__Work to be completed__.
The records below are to be retyped in full, without any alteration.
☆ ☆ ☆ ☆ ☆ ☆ ☆
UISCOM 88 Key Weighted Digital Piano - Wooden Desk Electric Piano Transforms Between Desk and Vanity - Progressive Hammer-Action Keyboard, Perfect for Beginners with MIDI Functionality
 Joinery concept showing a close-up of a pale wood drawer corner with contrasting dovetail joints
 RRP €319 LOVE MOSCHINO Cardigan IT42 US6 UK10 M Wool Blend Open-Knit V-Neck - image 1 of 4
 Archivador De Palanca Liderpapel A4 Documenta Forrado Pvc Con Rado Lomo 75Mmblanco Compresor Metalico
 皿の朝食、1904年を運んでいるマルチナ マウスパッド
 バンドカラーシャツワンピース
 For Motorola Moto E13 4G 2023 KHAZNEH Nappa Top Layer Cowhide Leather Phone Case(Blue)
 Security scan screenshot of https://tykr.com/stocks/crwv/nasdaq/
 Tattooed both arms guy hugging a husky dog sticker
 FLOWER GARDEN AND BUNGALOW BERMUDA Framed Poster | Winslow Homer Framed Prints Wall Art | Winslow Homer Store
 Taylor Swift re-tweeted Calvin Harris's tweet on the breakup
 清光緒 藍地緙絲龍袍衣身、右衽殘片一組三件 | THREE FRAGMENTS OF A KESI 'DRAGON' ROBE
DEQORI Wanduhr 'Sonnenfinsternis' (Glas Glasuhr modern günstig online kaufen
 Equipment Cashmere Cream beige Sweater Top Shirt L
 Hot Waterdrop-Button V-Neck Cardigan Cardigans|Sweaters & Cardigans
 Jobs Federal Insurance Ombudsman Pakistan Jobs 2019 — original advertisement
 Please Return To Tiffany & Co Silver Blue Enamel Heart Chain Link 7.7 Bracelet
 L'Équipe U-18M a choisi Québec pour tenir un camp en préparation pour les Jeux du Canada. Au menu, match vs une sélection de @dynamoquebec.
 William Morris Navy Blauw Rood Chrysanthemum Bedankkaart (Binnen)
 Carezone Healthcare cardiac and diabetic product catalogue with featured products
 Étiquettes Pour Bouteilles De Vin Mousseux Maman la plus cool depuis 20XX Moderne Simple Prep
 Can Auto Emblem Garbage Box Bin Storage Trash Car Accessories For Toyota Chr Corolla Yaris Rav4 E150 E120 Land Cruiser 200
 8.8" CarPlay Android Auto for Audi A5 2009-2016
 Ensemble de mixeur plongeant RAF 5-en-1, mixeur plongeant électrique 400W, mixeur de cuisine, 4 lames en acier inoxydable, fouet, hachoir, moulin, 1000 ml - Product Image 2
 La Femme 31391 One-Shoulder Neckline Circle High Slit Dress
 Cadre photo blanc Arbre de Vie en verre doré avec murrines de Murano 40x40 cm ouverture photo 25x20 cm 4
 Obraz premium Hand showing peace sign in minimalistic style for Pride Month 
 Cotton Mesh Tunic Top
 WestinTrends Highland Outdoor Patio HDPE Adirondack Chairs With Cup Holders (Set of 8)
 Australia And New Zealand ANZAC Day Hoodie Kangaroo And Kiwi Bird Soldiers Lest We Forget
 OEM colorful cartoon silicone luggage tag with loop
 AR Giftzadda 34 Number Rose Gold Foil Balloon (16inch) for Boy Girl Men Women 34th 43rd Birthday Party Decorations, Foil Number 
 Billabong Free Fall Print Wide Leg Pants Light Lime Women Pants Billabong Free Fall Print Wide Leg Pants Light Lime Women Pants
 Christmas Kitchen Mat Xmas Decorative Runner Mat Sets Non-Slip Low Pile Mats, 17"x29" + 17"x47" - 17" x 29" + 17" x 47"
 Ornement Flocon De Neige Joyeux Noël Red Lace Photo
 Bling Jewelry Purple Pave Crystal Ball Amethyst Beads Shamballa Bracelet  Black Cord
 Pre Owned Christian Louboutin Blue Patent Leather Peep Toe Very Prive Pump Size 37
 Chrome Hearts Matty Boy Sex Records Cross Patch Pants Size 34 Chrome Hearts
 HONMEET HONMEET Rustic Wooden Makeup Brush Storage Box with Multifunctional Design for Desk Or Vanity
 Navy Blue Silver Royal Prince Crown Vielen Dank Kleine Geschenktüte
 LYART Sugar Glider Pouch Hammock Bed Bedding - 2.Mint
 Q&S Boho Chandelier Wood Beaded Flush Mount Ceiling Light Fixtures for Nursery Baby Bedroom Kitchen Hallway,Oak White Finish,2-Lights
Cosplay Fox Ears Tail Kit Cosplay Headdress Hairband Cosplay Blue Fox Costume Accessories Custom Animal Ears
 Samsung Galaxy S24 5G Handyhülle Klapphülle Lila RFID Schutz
☆ ☆ ☆ ☆ ☆ ☆ ☆
__Answer below__.
UISCOM 88 Key Weighted Digital Piano - Wooden Desk Electric Piano Transforms Between Desk and Vanity - Progressive Hammer-Action Keyboard, Perfect for Beginners with MIDI Functionality
 Joinery concept showing a close-up of a pale wood drawer corner with contrasting dovetail joints
 RRP €319 LOVE MOSCHINO Cardigan IT42 US6 UK10 M Wool Blend Open-Knit V-Neck - image 1 of 4
 Archivador De Palanca Liderpapel A4 Documenta Forrado Pvc Con Rado Lomo 75Mmblanco Compresor Metalico
 皿の朝食、1904年を運んでいるマルチナ マウスパッド
 バンドカラーシャツワンピース
 For Motorola Moto E13 4G 2023 KHAZNEH Nappa Top Layer Cowhide Leather Phone Case(Blue)
 Security scan screenshot of https://tykr.com/stocks/crwv/nasdaq/
 Tattooed both arms guy hugging a husky dog sticker
 FLOWER GARDEN AND BUNGALOW BERMUDA Framed Poster | Winslow Homer Framed Prints Wall Art | Winslow Homer Store
 Taylor Swift re-tweeted Calvin Harris's tweet on the breakup
 清光緒 藍地緙絲龍袍衣身、右衽殘片一組三件 | THREE FRAGMENTS OF A KESI 'DRAGON' ROBE
DEQORI Wanduhr 'Sonnenfinsternis' (Glas Glasuhr modern günstig online kaufen
 Equipment Cashmere Cream beige Sweater Top Shirt L
 Hot Waterdrop-Button V-Neck Cardigan Cardigans|Sweaters & Cardigans
 Jobs Federal Insurance Ombudsman Pakistan Jobs 2019 — original advertisement
 Please Return To Tiffany & Co Silver Blue Enamel Heart Chain Link 7.7 Bracelet
 L'Équipe U-18M a choisi Québec pour tenir un camp en préparation pour les Jeux du Canada. Au menu, match vs une sélection de @dynamoquebec.
 William Morris Navy Blauw Rood Chrysanthemum Bedankkaart (Binnen)
 Carezone Healthcare cardiac and diabetic product catalogue with featured products
 Étiquettes Pour Bouteilles De Vin Mousseux Maman la plus cool depuis 20XX Moderne Simple Prep
 Can Auto Emblem Garbage Box Bin Storage Trash Car Accessories For Toyota Chr Corolla Yaris Rav4 E150 E120 Land Cruiser 200
 8.8" CarPlay Android Auto for Audi A5 2009-2016
 Ensemble de mixeur plongeant RAF 5-en-1, mixeur plongeant électrique 400W, mixeur de cuisine, 4 lames en acier inoxydable, fouet, hachoir, moulin, 1000 ml - Product Image 2
 La Femme 31391 One-Shoulder Neckline Circle High Slit Dress
 Cadre photo blanc Arbre de Vie en verre doré avec murrines de Murano 40x40 cm ouverture photo 25x20 cm 4
 Obraz premium Hand showing peace sign in minimalistic style for Pride Month 
 Cotton Mesh Tunic Top
 WestinTrends Highland Outdoor Patio HDPE Adirondack Chairs With Cup Holders (Set of 8)
 Australia And New Zealand ANZAC Day Hoodie Kangaroo And Kiwi Bird Soldiers Lest We Forget
 OEM colorful cartoon silicone luggage tag with loop
 AR Giftzadda 34 Number Rose Gold Foil Balloon (16inch) for Boy Girl Men Women 34th 43rd Birthday Party Decorations, Foil Number 
 Billabong Free Fall Print Wide Leg Pants Light Lime Women Pants Billabong Free Fall Print Wide Leg Pants Light Lime Women Pants
 Christmas Kitchen Mat Xmas Decorative Runner Mat Sets Non-Slip Low Pile Mats, 17"x29" + 17"x47" - 17" x 29" + 17" x 47"
 Ornement Flocon De Neige Joyeux Noël Red Lace Photo
 Bling Jewelry Purple Pave Crystal Ball Amethyst Beads Shamballa Bracelet  Black Cord
 Pre Owned Christian Louboutin Blue Patent Leather Peep Toe Very Prive Pump Size 37
 Chrome Hearts Matty Boy Sex Records Cross Patch Pants Size 34 Chrome Hearts
 HONMEET HONMEET Rustic Wooden Makeup Brush Storage Box with Multifunctional Design for Desk Or Vanity
 Navy Blue Silver Royal Prince Crown Vielen Dank Kleine Geschenktüte
 LYART Sugar Glider Pouch Hammock Bed Bedding - 2.Mint
 Q&S Boho Chandelier Wood Beaded Flush Mount Ceiling Light Fixtures for Nursery Baby Bedroom Kitchen Hallway,Oak White Finish,2-Lights
Cosplay Fox Ears Tail Kit Cosplay Headdress Hairband Cosplay Blue Fox Costume Accessories Custom Animal Ears
 Samsung Galaxy S24 5G Handyhülle Klapphülle Lila RFID Schutz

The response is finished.